• [文本段落]:
┌──

《世界金融五百年全集.com》第27/47页


除了在“一战”期间中国向其他国家输出白银的短暂时期之外,1933年之前的绝大多数时候,大量白银流入中国。这些白银主要由外国在华银行利用中国自由市场的特点大量输入白银牟取暴利。中国纸币以白银做储备,大量白银的输入成为银行信贷扩张的基础。换而言之,白银增加,信用扩张,利率下降,这相当于凯恩斯主义的货币扩张政策。

在金贵银贱的大趋势下,金本位国家由于黄金购买力上升,白银购买力下降,货币相对中国这样的银本位货币升值。这导致金本位国家的出口停滞,甚至倒退。反过来,中国受信用扩张的影响却形势一片大好。当时中国对外出口的主力是粮食、棉纱与生丝等。

就棉花来说,中国、印度和日本的棉纺织业都消费印度与中国的原棉,日本和印度还生产粗纱供给中国农村市场。白银价格的变化将直接影响日元与卢比对中国货币的汇率,最终影响到中国的棉花价格和本土棉纺织业。白银价格下跌,中国从印度、日本进口棉纱或原棉的价格上涨,结果中国棉纱厂得到极大的发展。

机械化的工厂需要庞大的原始资本投入,在当时中国没有良好的融资渠道,工业企业几乎没有一家不向银行贷款经营,也没有一家工厂不是依靠银行信贷资金发展壮大的。其中尤为著名的是“棉纱大王”荣宗敬和荣德生两兄弟创建的申新公司,后来的“红色资本家”前国家副主席荣毅仁即荣德生四子。1916年,公司初创时的外来资金是公司自有资本的2倍多,其中80%来自短期贷款和银行透支。到了大萧条时期,银价日贱,银行有更多的白银储备,信贷更是随之扩张。全国金融中心――上海的各大银行对外放贷的主要对象便是工业企业。当时最大的私人银行上海商业储蓄银行对工业企业的贷款占到贷款总额的1/3,其中66.7%是对棉纺织业的贷款。

那时的中国信用匮乏,银行并非毫无保留,工业企业一般必须要以自身固定资产作为抵押来向银行贷款,而银行则对工厂进行严密的控制。比如,上海商业储蓄银行对申新公司的贷款就对该厂的生产经营与财务加以严格监督。申新纱厂生产的棉纱,其提货单必须要经过银行盖章,储蓄成品的仓库大门钥匙要交给银行掌管,重要账据和大宗的现金出纳要由银行会计人员来审核。因此,工业企业一旦失去银行的支持,就很难维持经营,结果只能倒闭。

由于信贷扩张,从“一战”一直到1931年,中国经济都比较景气。即便在大萧条时期,中国都呈现出一片繁荣景象。可这种繁荣却很脆弱。1931年开始,国际市场上的白银价格开始上涨。在外国市场上,棉花、粮食和生丝等中国商品的价格随之暴涨,海外市场日益萎缩。反过来,印度、日本等外国生产的原料与成品在中国国内市场的价格优势却开始越来越明显,这导致中国农村经济日益萧条。由于经济的不景气,中国广大的内地农村与中小城市立刻就陷入了内部冲突和混乱之中,各地军阀割据,关卡林立,赋税沉重,盗匪横行,于是大量内地城乡的白银有来无回地涌入当时较为安全的上海。农村经济不振让主要市场在国内的中国棉纺织工业企业陷入困境。1932年3月,日本扶持伪满洲国傀儡政权独立,在东北市场对国产棉纱和棉布课以重税,却对日货免税,更让中国棉纺织工业企业雪上加霜。这很快便给跟这些企业关系紧密的金融机构带来沉重的财务负担。

└──

• [数据行]:
┌──

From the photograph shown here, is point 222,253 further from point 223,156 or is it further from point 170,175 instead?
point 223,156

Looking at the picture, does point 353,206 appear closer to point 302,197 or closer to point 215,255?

└──
┌──

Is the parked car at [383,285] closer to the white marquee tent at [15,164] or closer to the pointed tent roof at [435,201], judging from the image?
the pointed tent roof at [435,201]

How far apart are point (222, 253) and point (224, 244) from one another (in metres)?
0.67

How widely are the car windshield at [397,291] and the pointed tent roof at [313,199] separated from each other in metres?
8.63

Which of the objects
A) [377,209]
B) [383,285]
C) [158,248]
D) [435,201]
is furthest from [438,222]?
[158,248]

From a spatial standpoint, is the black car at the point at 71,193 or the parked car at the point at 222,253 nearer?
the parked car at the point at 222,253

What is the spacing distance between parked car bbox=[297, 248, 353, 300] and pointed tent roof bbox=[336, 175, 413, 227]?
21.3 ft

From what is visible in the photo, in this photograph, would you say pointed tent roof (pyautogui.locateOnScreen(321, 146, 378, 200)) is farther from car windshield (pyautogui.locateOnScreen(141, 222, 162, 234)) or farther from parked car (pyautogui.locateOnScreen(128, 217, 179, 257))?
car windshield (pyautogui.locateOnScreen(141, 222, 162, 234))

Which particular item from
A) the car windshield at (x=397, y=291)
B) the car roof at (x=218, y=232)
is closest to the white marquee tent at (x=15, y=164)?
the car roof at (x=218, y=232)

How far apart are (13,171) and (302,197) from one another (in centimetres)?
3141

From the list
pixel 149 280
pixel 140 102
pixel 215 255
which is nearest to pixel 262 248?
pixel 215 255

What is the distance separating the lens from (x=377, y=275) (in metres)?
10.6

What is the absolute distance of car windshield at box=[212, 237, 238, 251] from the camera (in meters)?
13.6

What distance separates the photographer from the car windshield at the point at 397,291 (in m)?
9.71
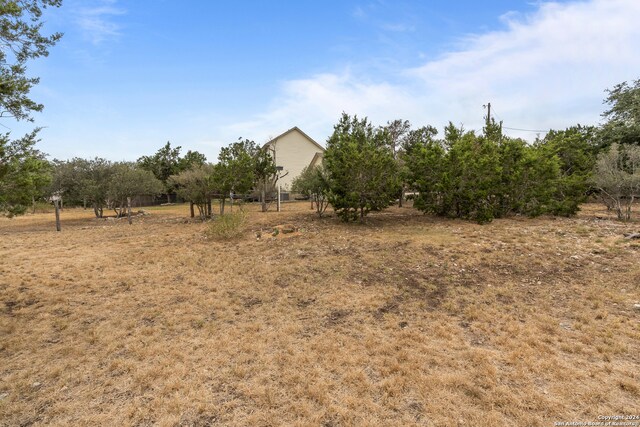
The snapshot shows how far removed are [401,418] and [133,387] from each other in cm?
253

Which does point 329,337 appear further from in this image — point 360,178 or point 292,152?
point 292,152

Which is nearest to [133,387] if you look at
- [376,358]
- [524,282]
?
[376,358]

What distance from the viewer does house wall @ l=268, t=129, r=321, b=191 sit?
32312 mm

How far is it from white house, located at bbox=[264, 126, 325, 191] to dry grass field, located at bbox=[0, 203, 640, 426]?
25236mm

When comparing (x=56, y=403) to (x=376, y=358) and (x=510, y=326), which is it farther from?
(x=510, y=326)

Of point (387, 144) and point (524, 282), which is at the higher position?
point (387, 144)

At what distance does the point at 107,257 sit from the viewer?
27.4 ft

└──

• [待办任务]:
1. 根据文本段落,用一到三句话说明白银价格下跌为什么使中国棉纱厂得到极大的发展。
2. 对照文本段落,判断下列说法是否相符。每项答"是"或"否",并摘出文本段落中起决定作用的原文词句:(a)1916年申新公司初创时,外来资金中80%来自短期贷款和银行透支;(b)上海商业储蓄银行对工业企业的贷款占其贷款总额的一半;(c)从1931年开始,国际市场上的白银价格开始下跌。
3. 接着这篇讲白银与近代中国经济的文本段落,从最后一句之后往下续写一段。

• [各题答案]:
1. 白银价格的变化会直接影响日元与卢比对中国货币的汇率。白银价格下跌时,中国从印度、日本进口棉纱或原棉的价格上涨,中国棉纱厂因此得到极大的发展。

2.
(a)是。"其中80%来自短期贷款和银行透支"
(b)否。"对工业企业的贷款占到贷款总额的1/3"
(c)否。"1931年开始,国际市场上的白银价格开始上涨。"

3.
从1929年年初到1931年9月,伦敦白银市场的银价下跌了50.5%,纽约市场下跌了51.1%。这段时期,中国物价上涨了21.2%。大量白银被投机者通过上海口岸输送到中国,这些白银均为投机性资本输入,一旦有风吹草动随时都会撤离中国。因此,投机性白银的输入只能锦上添花或落井下石,加剧中国汇率与经济的不稳定性。

上海房地产泡沫与法币

国外与中国内地白银最终都会聚于上海,上海金融机构拥有了充裕的白银储备,信贷能力大为提升。但由于工业企业的不景气,信贷扩张不仅没有起到振兴经济的作用,反而引起了上海房地产泡沫的产生。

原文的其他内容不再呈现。